Excerpted text -
=-=-=-=-=
I think it's also really sad, and shows low the RPG genre has gotten, when writing that is better than Fallout 3 and 4 is considered a thing out of this world. Like it's really hard to make writing that is better than Fallout 3 and 4's.

Pretty much. It isn't hard to top those two games, but the bare minimum shouldn't be acceptable at this point.
 
UPDATE: I'm done with Steel Dawn's Main Quest. Posted below is my walkthrough/review of the questline and what I saw.

If there is a discrepancy with the lore that I missed or got wrong, let me know.

-----------------------------------------------------

Well, here we are again.

It's been a year since we last looked at Fallout 76, and even with Microsoft's acquisition of Bethesda, it seems little has improved.

So let's get started with the surface level stuff.

Since we did not go back into this game since the Wastelanders review last year, a few things have changed. For one, the Seasons system. The Weekly and Daily challenges no longer award Atoms but SCORE, which counts up towards new rewards along a single-track board game with 100 spaces to fill. The other five challenge parameters still have Atoms, Perk Card Packs, and etc. among the rewards.

Which reminds me...

Remember the Lunchboxes we saw in the hacked gameplay from last year? Well, they're a thing now, for a minimum of 50 atoms like the Scrap and Repair Kits. What does that buy you? An EXP boost and a random buff for one IRL hour. F-ing lovely. There are some of these scattered throughout the SCORE board as well, but for something this pitiful that costs .50 a pop, it just reminds you of what kind of company Zenimax is.

There has also been a change in the way thirst and hunger work. Instead of penalizing you for letting the stats drop to their lowest points, you instead gain buffs for keeping the stat high. Letting them drop to near zero does not penalize you anymore. So, further dumbing down and casualization of the Fallout IP, along with what we’re going to see coming up.

- Main Quest -

Steel Dawn begins as most Bethesda DLCs do: with a radio broadcast. This one announcing that the Brotherhood of Steel have returned to the region and intend to help people recover from the damage of the Great War.

Where do I even begin with this...
=-=-=-=-=
Requirement 1 -
List every company named in the Fallout 76 review.
Requirement 2 -
Decide whether each statement agrees with the Fallout 76 review. Answer yes or no, and quote the words of the review that decide it: (a) The Weekly and Daily challenges now award Atoms. (b) The SCORE board has 100 spaces. (c) Letting hunger and thirst drop near zero still penalizes the player.
Requirement 3 -
Reproduce the Fallout 76 review word for word between "There has also" and "the Great War.", inclusive.

Data -
=-=-=-=-=
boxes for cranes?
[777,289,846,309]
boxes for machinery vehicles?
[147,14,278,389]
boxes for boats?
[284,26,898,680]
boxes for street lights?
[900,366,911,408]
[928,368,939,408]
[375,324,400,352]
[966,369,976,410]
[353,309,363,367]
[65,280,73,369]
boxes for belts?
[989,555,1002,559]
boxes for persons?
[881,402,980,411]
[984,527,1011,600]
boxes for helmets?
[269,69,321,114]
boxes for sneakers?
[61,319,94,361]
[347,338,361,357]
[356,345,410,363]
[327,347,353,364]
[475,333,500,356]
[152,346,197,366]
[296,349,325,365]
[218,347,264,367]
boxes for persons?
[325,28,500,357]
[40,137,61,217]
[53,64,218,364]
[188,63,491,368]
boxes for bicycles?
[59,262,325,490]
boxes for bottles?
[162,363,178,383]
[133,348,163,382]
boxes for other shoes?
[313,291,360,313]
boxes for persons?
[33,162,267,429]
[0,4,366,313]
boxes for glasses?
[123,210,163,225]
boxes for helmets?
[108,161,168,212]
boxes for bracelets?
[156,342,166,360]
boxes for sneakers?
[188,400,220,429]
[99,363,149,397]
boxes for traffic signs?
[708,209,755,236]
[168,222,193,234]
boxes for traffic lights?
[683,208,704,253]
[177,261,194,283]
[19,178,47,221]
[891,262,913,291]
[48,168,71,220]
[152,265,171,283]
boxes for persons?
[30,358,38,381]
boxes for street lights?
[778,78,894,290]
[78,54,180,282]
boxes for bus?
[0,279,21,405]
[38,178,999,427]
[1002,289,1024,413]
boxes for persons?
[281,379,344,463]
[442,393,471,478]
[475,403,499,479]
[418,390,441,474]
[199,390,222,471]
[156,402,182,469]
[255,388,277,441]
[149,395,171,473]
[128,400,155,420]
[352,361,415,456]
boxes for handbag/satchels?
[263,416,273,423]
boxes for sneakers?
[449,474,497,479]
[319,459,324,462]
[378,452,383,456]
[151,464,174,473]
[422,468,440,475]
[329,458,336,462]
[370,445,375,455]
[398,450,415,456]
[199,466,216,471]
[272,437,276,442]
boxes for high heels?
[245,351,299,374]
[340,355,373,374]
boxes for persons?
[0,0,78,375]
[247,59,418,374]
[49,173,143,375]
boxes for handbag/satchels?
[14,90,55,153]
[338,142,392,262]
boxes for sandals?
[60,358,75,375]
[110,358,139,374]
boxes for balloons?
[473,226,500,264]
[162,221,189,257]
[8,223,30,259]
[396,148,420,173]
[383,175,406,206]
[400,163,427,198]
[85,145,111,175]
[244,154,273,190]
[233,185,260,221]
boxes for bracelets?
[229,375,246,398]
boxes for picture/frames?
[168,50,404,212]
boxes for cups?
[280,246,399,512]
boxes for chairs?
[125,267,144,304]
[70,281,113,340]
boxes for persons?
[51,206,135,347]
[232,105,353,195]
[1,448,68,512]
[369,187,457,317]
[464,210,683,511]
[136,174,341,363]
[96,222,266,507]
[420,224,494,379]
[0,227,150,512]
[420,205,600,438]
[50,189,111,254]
=-=-=-=-=
Expected answer 1 -
Microsoft, Bethesda, Zenimax

Expected answer 2 -
(a) No: "The Weekly and Daily challenges no longer award Atoms but SCORE"
(b) Yes: "a single-track board game with 100 spaces to fill"
(c) No: "Letting them drop to near zero does not penalize you anymore."

Expected answer 3 -
There has also been a change in the way thirst and hunger work. Instead of penalizing you for letting the stats drop to their lowest points, you instead gain buffs for keeping the stat high. Letting them drop to near zero does not penalize you anymore. So, further dumbing down and casualization of the Fallout IP, along with what we’re going to see coming up.

- Main Quest -

Steel Dawn begins as most Bethesda DLCs do: with a radio broadcast. This one announcing that the Brotherhood of Steel have returned to the region and intend to help people recover from the damage of the Great War.